### Work required
Starting at the line of the material that contains "Is green foliage" and ending at the last line of the material, output every line as a Markdown table with the columns Row and Entry. Number the rows in Row, and leave out blank lines.
┌─ Given entries
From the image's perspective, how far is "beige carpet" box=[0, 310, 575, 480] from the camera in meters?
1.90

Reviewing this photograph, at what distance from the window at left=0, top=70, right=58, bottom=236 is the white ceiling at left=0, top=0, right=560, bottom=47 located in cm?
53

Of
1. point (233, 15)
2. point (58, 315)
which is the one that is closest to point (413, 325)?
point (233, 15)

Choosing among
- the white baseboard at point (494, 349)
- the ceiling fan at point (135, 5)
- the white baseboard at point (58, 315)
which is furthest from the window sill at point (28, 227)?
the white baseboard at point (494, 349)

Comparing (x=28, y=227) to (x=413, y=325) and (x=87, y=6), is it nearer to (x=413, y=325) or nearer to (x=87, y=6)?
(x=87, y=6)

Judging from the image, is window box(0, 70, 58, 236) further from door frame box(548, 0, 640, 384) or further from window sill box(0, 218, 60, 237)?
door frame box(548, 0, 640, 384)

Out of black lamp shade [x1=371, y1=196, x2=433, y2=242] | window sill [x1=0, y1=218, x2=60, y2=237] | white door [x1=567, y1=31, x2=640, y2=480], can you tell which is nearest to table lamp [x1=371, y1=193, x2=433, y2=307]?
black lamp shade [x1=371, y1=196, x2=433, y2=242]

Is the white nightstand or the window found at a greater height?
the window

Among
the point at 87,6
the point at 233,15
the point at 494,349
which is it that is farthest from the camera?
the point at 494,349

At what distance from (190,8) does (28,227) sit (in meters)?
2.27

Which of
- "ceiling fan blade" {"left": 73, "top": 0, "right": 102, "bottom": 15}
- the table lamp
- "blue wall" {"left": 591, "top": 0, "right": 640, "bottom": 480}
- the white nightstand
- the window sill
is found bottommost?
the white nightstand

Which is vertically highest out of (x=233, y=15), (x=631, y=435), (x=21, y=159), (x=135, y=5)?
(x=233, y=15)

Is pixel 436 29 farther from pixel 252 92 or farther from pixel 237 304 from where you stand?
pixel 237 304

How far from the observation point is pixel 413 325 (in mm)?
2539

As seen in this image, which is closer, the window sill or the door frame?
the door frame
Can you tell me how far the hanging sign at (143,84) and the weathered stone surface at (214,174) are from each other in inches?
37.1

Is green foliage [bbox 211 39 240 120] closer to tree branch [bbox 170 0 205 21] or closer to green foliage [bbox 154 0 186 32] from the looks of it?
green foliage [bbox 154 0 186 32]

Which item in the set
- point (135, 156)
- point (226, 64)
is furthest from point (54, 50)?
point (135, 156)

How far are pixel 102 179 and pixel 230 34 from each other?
└─
### Exercise output
| Row | Entry |
|---|---|
| 1 | Is green foliage [bbox 211 39 240 120] closer to tree branch [bbox 170 0 205 21] or closer to green foliage [bbox 154 0 186 32] from the looks of it? |
| 2 | green foliage [bbox 154 0 186 32] |
| 3 | Which item in the set |
| 4 | - point (135, 156) |
| 5 | - point (226, 64) |
| 6 | is furthest from point (54, 50)? |
| 7 | point (135, 156) |
| 8 | How far are pixel 102 179 and pixel 230 34 from each other? |